Martes 25 de febrero de 2003
 

Tendencias peligrosas

 
  Para sorpresa de nadie, el presidente Eduardo Duhalde ha asegurado que pase lo que pasare "la Argentina no va a participar de la guerra de ninguna manera", o sea que a diferencia de lo que sucedió en 1991 no tratará de complacer al gobierno norteamericano figurando como un miembro más de la coalición contraria a Saddam Hussein. Dadas las circunstancias, se trata de una actitud muy comprensible: por lo pronto, ningún gobierno argentino podría darse el lujo de intentar cumplir un papel simbólico, si bien relevante, en el drama que está desarrollándose. Además de entender que el país está en medio de una crisis económica devastadora y que ostenta el índice más alto de antinorteamericanismo de toda América Latina, Duhalde habrá tomado nota de la experiencia de sus homólogos europeos Tony Blair, José María Aznar y Silvio Berlusconi, mandatarios cuya solidaridad con Estados Unidos les ha supuesto costos políticos sumamente elevados. De resultar ser una marcha triunfal con bajas civiles mínimas la prevista ofensiva contra Irak, dichos dirigentes podrían recuperar su popularidad con rapidez, pero si no es así podrían verse desplazados por sus muchos rivales que, huelga decirlo, estarán más que dispuestos a aprovechar la oportunidad que se les haya brindado.
La oposición de amplios sectores, algunos respetables, otros no tanto, a la guerra -según parece, a cualquier guerra-, plantea una serie de dilemas a todos los líderes democráticos, muchos de los cuales cuentan con información procedente de los servicios de inteligencia que por diversos motivos no pueden divulgar y que, además, están obligados a tomar decisiones que ya podrían evitar catástrofes, ya podrían provocarlas. Puesto que hoy en día es normal que la ciudadanía no confíe en las palabras de "los políticos", los resueltos a desacreditarlos siempre corren con ventaja: las tesis de un actor de cine que apenas se ha dado el trabajo de prestar atención a un asunto podrían pesar tanto como aquellas que se han dedicado durante décadas a estudiarlo. Asimismo, la negativa a reconocer que no todos los gobernantes piensan como demócratas occidentales ha creado una situación en la que a juicio de muchos lo que dice Saddam Hussein vale lo mismo que las afirmaciones de los presidentes y primeros ministros de países comprometidos con el Estado de derecho. Estarán en lo cierto aquellos dirigentes que atribuyen el auge del "movimiento por la paz" a su propia incapacidad para explicar lo que está en juego, pero, como sabemos, la mera alusión a lo difícil que es comunicarse con la gente puede ser considerada una confesión del fracaso propio.

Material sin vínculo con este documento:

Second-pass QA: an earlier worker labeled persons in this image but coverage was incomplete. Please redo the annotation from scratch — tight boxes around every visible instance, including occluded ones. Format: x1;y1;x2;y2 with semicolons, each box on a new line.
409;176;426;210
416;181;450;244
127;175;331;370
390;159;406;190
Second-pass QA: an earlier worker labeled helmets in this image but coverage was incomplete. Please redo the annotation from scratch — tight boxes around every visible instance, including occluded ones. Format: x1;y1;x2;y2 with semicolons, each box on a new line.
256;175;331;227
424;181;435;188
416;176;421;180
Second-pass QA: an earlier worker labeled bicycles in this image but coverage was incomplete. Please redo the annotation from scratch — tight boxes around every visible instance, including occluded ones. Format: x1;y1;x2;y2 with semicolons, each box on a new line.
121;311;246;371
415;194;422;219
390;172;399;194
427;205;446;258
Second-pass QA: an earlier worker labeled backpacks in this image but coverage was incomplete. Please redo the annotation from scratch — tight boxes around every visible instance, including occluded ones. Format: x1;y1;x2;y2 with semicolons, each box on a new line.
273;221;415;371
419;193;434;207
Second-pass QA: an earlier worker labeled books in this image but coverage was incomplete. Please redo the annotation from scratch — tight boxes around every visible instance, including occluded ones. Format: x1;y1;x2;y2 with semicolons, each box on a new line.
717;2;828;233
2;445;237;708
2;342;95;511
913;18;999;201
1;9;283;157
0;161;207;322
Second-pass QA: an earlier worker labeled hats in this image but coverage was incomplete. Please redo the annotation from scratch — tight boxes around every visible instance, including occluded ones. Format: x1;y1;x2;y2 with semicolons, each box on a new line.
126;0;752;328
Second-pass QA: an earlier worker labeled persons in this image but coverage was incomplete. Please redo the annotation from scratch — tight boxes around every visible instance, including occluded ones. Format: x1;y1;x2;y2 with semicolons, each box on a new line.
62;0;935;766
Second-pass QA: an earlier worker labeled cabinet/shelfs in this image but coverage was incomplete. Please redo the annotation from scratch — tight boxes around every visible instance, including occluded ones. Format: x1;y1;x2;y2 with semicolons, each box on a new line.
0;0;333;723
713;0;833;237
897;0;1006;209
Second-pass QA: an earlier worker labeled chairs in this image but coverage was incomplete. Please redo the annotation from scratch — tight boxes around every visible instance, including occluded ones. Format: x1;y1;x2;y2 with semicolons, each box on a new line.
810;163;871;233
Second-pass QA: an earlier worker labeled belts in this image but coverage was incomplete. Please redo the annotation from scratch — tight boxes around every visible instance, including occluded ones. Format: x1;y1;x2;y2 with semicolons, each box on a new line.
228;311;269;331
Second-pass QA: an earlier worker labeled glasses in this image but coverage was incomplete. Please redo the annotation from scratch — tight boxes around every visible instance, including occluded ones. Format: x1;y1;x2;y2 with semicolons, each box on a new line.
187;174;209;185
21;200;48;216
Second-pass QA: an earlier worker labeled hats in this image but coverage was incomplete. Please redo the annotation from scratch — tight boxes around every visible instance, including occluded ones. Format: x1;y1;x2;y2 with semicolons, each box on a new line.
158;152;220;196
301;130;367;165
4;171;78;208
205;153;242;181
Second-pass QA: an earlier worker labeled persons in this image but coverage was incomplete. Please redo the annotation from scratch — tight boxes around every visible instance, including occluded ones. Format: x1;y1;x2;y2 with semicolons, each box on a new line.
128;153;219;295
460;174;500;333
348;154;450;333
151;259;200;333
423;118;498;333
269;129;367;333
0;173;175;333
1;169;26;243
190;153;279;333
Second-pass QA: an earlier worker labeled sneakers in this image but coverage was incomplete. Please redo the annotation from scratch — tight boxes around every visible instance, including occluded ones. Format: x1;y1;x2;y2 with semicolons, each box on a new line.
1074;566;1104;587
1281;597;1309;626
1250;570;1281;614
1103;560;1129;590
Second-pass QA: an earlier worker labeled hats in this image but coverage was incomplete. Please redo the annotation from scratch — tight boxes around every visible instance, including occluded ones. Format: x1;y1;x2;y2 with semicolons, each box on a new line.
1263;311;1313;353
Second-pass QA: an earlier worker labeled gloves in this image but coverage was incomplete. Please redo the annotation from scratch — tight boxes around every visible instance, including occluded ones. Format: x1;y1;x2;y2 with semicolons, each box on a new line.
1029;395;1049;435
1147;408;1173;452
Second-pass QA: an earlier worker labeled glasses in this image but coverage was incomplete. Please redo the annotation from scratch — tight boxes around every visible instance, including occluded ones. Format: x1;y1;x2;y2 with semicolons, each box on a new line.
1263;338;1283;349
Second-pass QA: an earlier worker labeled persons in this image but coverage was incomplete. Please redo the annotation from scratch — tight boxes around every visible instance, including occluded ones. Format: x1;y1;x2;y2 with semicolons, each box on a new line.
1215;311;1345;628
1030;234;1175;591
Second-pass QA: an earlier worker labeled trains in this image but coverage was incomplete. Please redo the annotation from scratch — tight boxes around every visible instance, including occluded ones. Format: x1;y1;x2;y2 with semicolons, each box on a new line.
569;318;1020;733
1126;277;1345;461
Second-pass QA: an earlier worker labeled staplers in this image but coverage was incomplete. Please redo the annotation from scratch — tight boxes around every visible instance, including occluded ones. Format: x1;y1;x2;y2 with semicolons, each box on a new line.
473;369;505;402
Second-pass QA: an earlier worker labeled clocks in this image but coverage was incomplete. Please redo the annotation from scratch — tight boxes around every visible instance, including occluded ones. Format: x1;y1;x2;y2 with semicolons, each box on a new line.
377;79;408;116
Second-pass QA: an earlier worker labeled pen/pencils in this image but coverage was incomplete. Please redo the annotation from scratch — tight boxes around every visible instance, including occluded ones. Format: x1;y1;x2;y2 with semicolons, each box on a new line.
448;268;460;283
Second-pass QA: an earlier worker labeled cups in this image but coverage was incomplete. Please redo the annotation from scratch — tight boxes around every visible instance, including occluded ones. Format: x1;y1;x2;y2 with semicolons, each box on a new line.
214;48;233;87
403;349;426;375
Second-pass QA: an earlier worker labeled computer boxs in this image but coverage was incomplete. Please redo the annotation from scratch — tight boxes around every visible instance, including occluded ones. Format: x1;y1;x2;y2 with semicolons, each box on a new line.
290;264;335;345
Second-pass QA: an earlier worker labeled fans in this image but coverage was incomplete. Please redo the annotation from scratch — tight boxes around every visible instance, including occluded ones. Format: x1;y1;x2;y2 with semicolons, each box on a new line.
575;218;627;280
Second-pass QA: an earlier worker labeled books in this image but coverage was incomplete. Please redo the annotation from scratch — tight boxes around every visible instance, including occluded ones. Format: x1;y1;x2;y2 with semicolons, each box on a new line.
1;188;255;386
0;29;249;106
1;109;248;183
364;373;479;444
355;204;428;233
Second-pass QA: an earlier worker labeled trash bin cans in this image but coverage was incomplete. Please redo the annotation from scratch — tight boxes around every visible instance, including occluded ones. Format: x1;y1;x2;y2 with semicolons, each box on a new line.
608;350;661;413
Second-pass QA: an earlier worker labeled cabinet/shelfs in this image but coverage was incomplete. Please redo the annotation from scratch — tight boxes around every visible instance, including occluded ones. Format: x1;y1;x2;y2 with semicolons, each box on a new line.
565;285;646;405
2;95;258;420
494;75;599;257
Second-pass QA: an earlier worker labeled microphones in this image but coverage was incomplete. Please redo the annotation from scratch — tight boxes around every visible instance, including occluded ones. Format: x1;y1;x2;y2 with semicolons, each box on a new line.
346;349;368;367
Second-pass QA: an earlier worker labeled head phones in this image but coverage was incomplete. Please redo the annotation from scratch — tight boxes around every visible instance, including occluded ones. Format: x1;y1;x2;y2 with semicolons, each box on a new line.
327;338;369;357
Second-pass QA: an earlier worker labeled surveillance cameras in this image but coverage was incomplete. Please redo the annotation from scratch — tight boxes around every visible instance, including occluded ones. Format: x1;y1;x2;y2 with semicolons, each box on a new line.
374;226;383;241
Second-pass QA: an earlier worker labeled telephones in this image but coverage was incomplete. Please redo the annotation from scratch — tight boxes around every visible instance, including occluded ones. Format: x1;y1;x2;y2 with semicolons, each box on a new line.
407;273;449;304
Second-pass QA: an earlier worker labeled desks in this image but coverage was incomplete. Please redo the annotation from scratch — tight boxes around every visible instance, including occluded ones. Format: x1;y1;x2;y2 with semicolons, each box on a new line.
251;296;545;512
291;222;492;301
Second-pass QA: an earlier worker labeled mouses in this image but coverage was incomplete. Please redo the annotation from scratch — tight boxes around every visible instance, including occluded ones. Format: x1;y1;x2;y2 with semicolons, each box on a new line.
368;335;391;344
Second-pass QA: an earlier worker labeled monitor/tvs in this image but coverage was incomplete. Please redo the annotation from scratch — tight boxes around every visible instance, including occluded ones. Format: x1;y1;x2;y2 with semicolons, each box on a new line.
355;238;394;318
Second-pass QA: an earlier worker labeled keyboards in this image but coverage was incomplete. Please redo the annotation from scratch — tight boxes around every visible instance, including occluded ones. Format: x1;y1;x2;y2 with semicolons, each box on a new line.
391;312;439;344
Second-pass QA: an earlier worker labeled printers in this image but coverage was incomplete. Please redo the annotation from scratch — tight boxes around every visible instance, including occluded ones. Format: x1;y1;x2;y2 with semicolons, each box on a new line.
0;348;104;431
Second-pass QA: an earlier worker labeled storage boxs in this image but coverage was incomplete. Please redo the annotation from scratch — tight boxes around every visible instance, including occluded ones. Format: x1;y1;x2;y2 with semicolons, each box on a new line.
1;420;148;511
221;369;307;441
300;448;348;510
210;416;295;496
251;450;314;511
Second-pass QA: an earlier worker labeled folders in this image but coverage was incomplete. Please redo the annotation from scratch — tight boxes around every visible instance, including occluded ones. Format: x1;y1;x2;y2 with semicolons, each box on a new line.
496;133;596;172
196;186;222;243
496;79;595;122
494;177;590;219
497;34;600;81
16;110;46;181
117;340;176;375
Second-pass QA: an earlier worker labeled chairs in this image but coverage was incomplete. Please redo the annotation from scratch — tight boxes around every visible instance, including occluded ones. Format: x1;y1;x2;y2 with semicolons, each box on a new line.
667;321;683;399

Fuera de Estados Unidos, la conciencia generalizada de que en última instancia la superpotencia actuará como "gendarme internacional" ha supuesto entre otras cosas que todos los desafíos planteados por dictaduras auténticamente peligrosas terminarán transformándose en conflictos bilaterales entre Washington y el contrincante de turno. Aunque por ahora las ambiciones iraquíes amenazan más a Europa que a Estados Unidos, nadie duda de que los protagonistas son George W. Bush y Saddam, mientras que la crisis provocada por la belicosidad furibunda del norcoreano Kim Jong Il es también vista como un duelo, no como un problema en el que están inextricablemente involucrados Corea del Sur, el Japón, Rusia y China, países que sí tienen motivos de sobra para sentirse angustiados. Por la misma razón, en América Latina el terrorismo colombiano ya se ha convertido en otro problema para los norteamericanos, de suerte que los países de la región han podido adoptar una postura pasiva, cuando no crítica. Así, pues, en casi todos los países del planeta, sin excluir la Argentina, son muchísimos los propensos a simpatizar con tiranos sanguinarios como Saddam Hussein, Kim Jong Il y sus equivalentes no tanto por querer que sus métodos brutales se hagan universales, cuanto por su hostilidad contra el país rector del momento, realidad que en los años próximos podría tener consecuencias tan desagradables para nuestro futuro común como las que fueron ocasionadas por la popularidad en muchos círculos contestatarios de los desafiantes de la década de los treinta -Hitler, Mussolini, Stalin y los imperialistas nipones- en los años siguientes.